* _What you will do_
Word for word, copy the lines from the one with "A Weasel by nikkiburr" to the last line of the data below, counting both, and keep every picture out.

* _Supplied data_

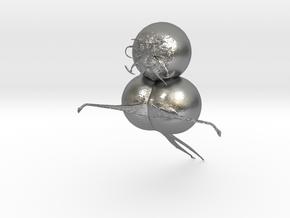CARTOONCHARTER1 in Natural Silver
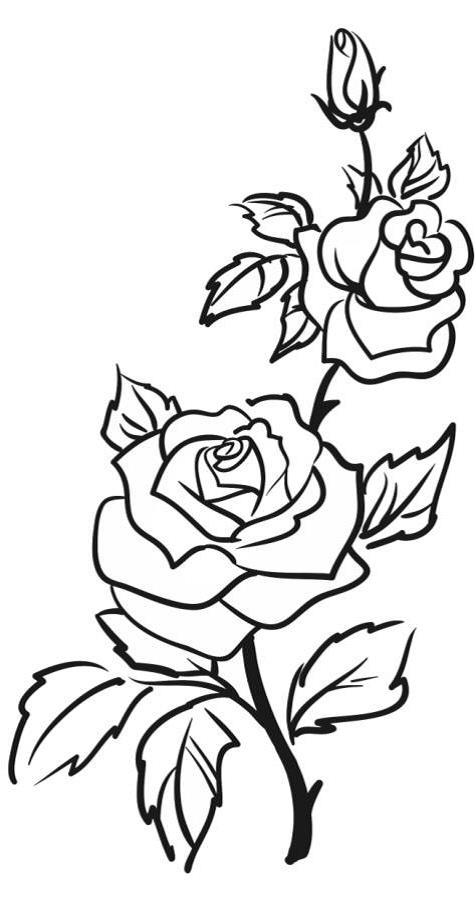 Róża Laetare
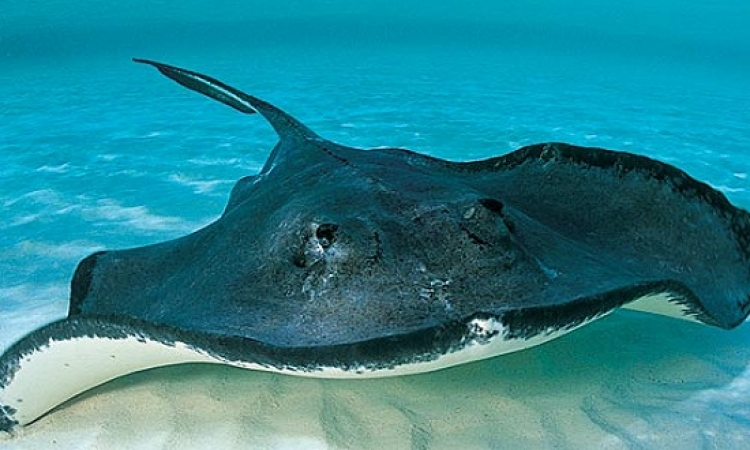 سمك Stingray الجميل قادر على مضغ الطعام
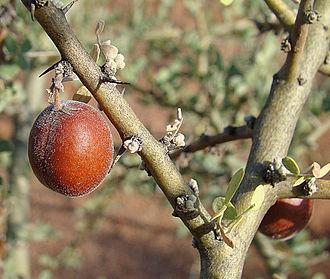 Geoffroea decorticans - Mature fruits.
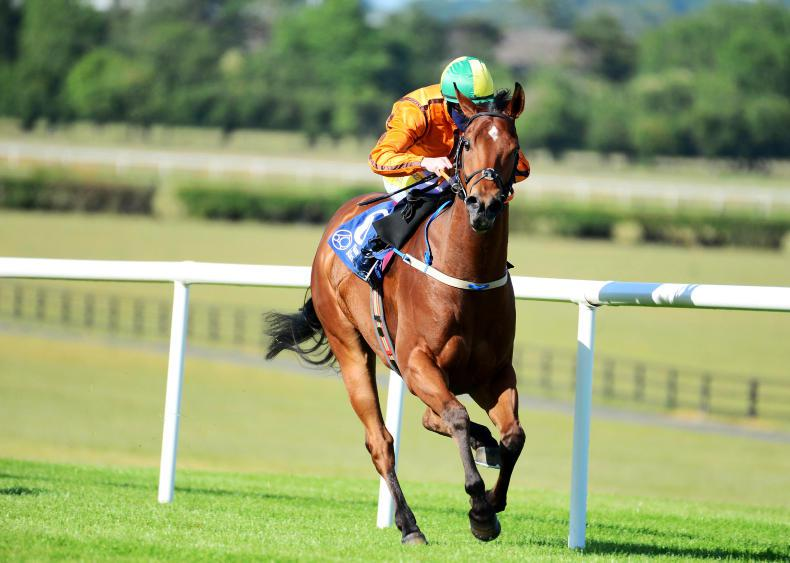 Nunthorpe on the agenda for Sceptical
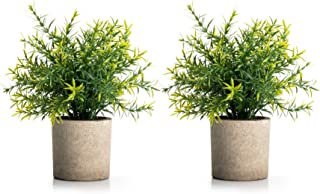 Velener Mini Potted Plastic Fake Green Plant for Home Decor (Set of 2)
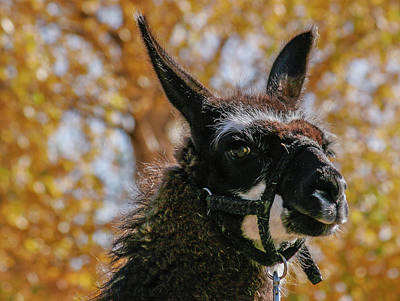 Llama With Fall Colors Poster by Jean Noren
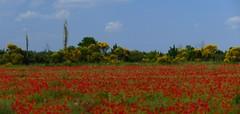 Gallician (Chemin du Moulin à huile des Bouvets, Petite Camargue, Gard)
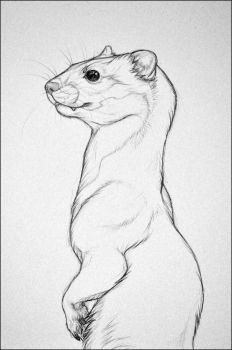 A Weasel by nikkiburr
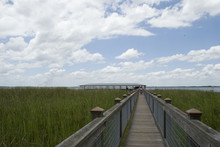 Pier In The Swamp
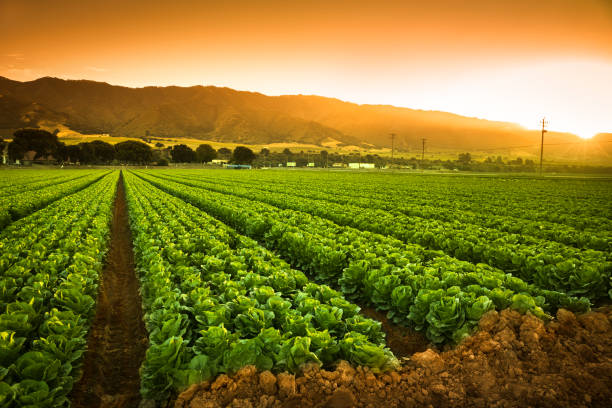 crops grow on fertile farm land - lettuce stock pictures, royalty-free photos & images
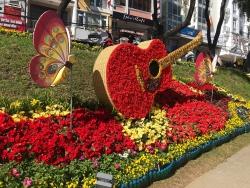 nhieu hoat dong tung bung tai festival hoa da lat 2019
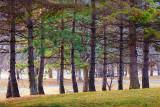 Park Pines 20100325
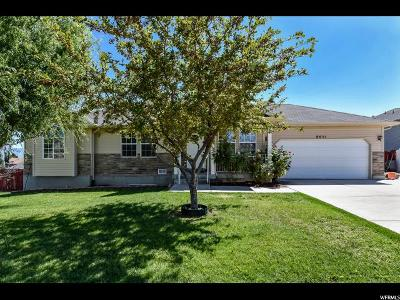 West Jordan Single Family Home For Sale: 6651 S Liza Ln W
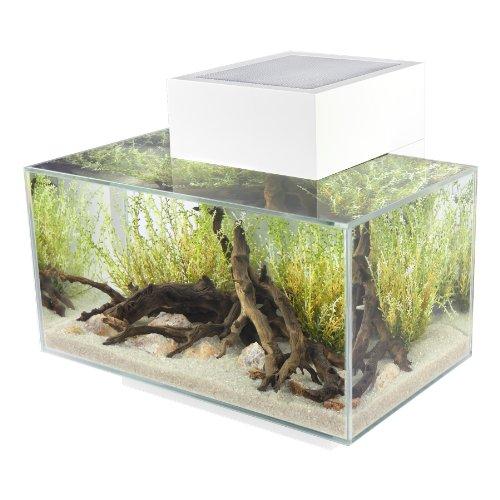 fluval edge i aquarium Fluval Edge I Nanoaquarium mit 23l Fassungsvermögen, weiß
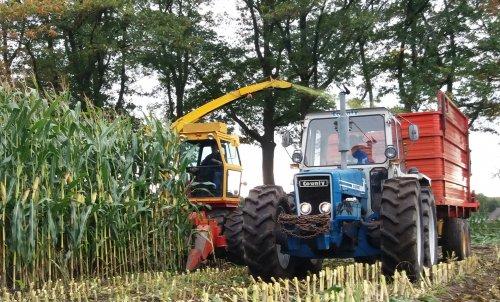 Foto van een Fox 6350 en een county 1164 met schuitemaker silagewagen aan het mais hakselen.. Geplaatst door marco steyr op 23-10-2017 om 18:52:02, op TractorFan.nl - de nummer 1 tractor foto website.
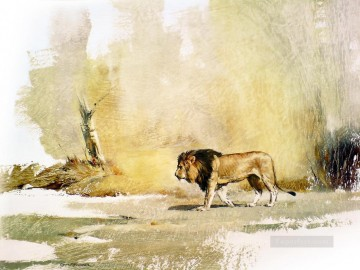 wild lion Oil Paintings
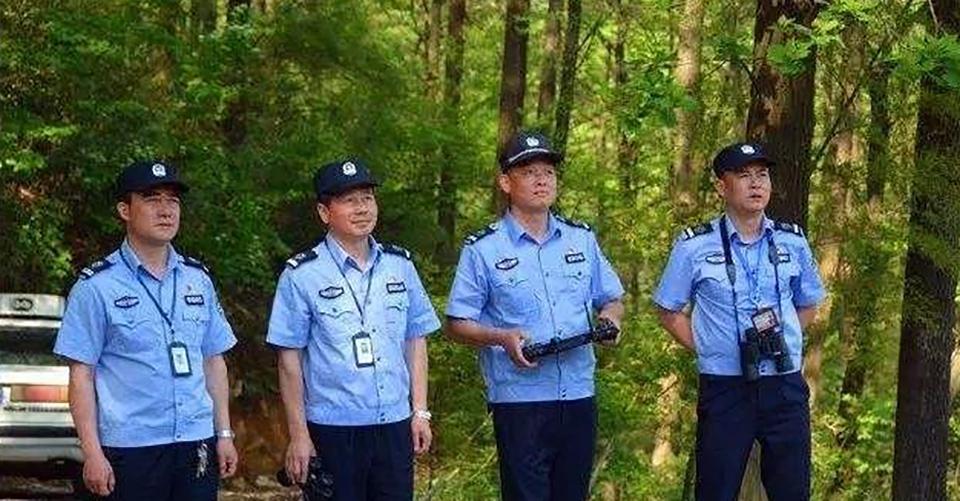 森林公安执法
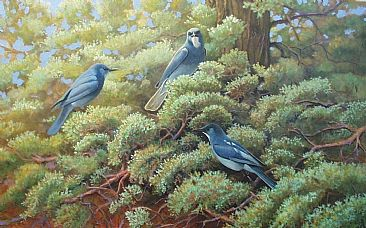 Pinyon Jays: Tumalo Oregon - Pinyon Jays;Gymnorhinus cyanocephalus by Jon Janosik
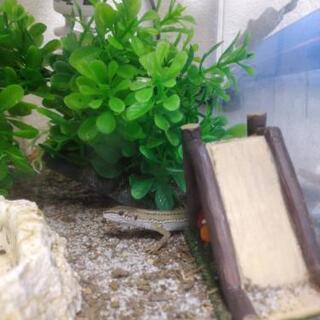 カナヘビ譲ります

* _Answer for the task_
 A Weasel by nikkiburr
 Pier In The Swamp
 crops grow on fertile farm land - lettuce stock pictures, royalty-free photos & images
 nhieu hoat dong tung bung tai festival hoa da lat 2019
 Park Pines 20100325
 West Jordan Single Family Home For Sale: 6651 S Liza Ln W
 fluval edge i aquarium Fluval Edge I Nanoaquarium mit 23l Fassungsvermögen, weiß
 Foto van een Fox 6350 en een county 1164 met schuitemaker silagewagen aan het mais hakselen.. Geplaatst door marco steyr op 23-10-2017 om 18:52:02, op TractorFan.nl - de nummer 1 tractor foto website.
 wild lion Oil Paintings
 森林公安执法
 Pinyon Jays: Tumalo Oregon - Pinyon Jays;Gymnorhinus cyanocephalus by Jon Janosik
 カナヘビ譲ります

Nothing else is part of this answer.